I am trying to write a simple lexer that will print all words in its input, where a word is a maximal sequence of letters a-zA-Z
. All other characters must be ignored.
My Alex program for this which uses the basic-bytestring
wrapper uses as much memory as the size of the input.

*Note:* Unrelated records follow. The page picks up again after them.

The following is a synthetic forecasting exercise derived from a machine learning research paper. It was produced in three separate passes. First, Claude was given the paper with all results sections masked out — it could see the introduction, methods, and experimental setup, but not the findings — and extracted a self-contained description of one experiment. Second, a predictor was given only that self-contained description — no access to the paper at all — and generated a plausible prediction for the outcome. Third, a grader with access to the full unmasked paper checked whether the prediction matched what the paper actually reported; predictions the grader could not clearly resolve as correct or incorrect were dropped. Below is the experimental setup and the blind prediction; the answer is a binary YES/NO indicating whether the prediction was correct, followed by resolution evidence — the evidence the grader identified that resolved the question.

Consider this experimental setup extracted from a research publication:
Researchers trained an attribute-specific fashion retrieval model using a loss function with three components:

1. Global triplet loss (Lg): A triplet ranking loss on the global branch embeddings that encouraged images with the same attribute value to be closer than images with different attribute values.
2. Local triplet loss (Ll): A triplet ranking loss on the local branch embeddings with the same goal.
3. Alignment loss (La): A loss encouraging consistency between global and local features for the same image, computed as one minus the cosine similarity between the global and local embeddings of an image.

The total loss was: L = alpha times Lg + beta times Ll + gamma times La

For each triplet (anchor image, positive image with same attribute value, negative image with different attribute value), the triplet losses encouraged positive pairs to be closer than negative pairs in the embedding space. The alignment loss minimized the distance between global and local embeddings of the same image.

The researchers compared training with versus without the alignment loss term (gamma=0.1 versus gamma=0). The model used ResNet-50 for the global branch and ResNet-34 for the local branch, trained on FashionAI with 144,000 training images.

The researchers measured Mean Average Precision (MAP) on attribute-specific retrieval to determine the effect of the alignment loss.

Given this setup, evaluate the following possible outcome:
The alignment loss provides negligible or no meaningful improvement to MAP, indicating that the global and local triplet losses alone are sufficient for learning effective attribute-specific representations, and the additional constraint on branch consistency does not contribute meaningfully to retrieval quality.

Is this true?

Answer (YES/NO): NO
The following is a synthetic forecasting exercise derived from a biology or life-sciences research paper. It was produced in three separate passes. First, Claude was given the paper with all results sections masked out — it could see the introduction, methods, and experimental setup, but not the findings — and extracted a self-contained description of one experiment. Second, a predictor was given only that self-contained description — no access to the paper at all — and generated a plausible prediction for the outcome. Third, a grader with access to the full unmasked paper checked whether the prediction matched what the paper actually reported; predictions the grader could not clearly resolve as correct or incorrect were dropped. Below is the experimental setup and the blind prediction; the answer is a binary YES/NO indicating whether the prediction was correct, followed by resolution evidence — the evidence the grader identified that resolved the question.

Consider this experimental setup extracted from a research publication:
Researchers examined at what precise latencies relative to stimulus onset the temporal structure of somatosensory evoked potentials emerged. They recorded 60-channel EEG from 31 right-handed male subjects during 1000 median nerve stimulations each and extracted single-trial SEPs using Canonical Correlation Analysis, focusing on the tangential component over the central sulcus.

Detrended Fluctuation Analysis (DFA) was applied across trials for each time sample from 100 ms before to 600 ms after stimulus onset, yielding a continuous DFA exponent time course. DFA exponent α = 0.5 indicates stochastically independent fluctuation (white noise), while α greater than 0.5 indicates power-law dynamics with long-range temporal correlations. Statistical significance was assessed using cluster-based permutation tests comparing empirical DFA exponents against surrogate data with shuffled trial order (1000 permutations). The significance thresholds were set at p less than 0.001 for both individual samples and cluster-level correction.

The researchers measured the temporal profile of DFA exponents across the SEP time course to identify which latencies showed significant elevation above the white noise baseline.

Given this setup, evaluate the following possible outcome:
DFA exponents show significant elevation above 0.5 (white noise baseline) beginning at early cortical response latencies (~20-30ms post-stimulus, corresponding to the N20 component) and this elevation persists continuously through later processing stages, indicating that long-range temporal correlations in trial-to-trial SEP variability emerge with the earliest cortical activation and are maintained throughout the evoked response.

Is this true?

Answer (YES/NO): NO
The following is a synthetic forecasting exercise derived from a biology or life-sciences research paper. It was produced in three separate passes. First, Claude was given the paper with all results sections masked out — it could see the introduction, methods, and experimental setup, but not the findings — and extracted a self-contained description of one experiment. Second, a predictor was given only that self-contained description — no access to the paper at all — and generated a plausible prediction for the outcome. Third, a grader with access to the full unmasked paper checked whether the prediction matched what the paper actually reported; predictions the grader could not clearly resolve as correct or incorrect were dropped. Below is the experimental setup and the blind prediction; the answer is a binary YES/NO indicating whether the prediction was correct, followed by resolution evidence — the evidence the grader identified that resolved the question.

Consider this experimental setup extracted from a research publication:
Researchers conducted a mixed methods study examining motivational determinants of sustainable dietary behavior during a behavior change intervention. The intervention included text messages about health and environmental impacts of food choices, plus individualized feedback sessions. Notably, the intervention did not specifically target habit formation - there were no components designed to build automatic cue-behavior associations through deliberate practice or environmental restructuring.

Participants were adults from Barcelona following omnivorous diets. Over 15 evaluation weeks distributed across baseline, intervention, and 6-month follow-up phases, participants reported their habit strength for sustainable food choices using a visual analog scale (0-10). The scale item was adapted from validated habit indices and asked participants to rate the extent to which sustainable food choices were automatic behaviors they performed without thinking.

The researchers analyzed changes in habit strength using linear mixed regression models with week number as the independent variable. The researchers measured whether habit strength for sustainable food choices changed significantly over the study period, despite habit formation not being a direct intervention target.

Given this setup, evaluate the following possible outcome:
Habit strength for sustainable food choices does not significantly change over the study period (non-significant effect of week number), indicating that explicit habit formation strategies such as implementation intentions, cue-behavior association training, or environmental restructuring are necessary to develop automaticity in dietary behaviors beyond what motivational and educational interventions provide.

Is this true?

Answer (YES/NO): NO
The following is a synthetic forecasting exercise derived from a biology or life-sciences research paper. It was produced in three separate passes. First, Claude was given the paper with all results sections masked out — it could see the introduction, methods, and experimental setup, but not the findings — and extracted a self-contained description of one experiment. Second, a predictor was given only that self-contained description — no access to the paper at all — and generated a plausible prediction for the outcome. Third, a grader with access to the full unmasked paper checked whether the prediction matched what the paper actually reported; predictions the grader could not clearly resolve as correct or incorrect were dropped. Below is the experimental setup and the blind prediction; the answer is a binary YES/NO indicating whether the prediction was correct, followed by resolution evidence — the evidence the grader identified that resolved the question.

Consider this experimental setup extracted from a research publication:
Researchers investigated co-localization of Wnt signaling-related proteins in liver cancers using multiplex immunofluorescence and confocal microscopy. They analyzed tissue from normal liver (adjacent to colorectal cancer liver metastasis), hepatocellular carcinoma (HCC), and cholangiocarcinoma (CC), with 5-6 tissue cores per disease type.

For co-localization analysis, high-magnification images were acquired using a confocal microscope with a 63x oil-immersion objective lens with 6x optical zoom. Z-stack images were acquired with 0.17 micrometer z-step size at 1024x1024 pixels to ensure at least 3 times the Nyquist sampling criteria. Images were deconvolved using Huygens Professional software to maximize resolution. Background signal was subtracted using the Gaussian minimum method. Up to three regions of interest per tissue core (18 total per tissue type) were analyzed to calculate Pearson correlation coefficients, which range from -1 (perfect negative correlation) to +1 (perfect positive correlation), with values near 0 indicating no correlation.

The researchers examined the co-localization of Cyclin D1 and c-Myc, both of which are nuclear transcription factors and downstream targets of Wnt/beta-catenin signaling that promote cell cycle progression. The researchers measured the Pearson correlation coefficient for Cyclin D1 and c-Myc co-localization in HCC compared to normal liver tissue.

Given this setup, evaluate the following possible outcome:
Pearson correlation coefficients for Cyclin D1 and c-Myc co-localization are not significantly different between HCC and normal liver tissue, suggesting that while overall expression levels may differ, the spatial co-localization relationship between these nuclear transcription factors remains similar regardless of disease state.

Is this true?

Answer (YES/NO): NO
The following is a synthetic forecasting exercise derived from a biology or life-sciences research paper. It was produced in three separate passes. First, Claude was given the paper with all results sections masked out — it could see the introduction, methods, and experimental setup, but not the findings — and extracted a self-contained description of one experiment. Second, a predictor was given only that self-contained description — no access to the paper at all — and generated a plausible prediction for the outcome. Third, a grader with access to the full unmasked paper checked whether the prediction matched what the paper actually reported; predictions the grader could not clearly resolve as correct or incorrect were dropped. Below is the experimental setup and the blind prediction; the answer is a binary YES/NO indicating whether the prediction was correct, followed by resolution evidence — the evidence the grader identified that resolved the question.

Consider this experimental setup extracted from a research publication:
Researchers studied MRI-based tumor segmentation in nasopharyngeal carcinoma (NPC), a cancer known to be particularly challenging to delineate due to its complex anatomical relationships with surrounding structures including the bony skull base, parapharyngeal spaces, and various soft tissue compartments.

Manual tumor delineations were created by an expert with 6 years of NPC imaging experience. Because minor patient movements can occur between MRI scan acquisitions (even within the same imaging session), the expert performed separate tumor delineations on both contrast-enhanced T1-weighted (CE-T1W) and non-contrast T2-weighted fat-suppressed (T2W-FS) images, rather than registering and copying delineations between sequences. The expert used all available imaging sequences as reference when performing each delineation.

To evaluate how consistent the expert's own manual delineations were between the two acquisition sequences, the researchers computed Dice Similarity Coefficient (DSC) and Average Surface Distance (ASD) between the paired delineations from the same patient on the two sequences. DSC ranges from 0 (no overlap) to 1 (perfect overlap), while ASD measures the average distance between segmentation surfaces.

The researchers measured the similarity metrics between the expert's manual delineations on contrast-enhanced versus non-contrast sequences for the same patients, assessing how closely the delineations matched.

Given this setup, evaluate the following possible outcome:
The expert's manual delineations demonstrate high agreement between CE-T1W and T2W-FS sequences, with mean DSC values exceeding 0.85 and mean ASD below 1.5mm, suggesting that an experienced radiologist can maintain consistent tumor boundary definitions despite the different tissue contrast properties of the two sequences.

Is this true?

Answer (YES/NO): NO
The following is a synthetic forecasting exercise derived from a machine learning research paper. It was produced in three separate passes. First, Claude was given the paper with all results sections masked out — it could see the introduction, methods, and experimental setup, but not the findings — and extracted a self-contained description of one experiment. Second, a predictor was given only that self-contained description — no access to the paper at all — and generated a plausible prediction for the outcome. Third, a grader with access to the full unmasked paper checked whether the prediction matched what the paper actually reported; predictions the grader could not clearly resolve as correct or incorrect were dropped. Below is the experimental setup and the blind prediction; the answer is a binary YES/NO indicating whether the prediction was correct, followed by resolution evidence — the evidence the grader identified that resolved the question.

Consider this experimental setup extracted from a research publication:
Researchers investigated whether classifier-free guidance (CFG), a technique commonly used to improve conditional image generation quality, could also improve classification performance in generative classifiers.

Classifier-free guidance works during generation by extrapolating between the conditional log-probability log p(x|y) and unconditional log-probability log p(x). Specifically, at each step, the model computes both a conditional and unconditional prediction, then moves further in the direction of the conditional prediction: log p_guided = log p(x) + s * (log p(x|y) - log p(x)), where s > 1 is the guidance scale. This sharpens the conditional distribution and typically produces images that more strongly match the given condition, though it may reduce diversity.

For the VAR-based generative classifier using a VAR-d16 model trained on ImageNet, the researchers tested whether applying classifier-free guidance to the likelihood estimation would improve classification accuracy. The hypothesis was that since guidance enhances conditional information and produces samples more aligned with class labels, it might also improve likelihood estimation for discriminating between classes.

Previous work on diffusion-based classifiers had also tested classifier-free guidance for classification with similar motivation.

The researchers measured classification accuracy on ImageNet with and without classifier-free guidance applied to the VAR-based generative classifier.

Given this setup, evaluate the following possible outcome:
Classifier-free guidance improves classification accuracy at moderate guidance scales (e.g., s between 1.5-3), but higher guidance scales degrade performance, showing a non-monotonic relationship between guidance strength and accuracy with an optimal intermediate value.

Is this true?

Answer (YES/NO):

I would have expected it to run in constant memory.
The heap profile using -hc
just shows a single block of pinned memory rapidly rising to the size of the input and then slowly decreasing to 0.
Interestingly when using the basic
wrapper and ordinary strings only constant memory is used.
The Alex input file is
{
module Main where
import Data.ByteString.Lazy as B
}
%wrapper "basic-bytestring"
$letters = [a-zA-Z]
$nonletters = [~$letters\n]
tokens :-
$nonletters+ ;
$letters+ {B.copy}
{
main = do
buf <- B.getContents
let toks = alexScanTokens buf
mapM_ B.putStrLn toks
}
When run with an input of size 10M the output of +RTS -s
is
2,924,029,784 bytes allocated in the heap
7,869,696 bytes copied during GC
9,958,560 bytes maximum residency (5 sample(s))
1,423,704 bytes maximum slop
22 MB total memory in use (0 MB lost due to fragmentation)
Tot time (elapsed) Avg pause Max pause
Gen 0 5634 colls, 0 par 0.06s 0.05s 0.0000s 0.0002s
Gen 1 5 colls, 0 par 0.00s 0.00s 0.0004s 0.0011s
INIT time 0.00s ( 0.00s elapsed)
MUT time 2.79s ( 2.81s elapsed)
GC time 0.06s ( 0.06s elapsed)
EXIT time 0.00s ( 0.00s elapsed)
Total time 2.85s ( 2.86s elapsed)
%GC time 2.0% (1.9% elapsed)
Alloc rate 1,047,072,808 bytes per MUT second
Productivity 98.0% of total user, 97.6% of total elapsed
I would appreciate any help on where I am going wrong or how I can further investigate this problem.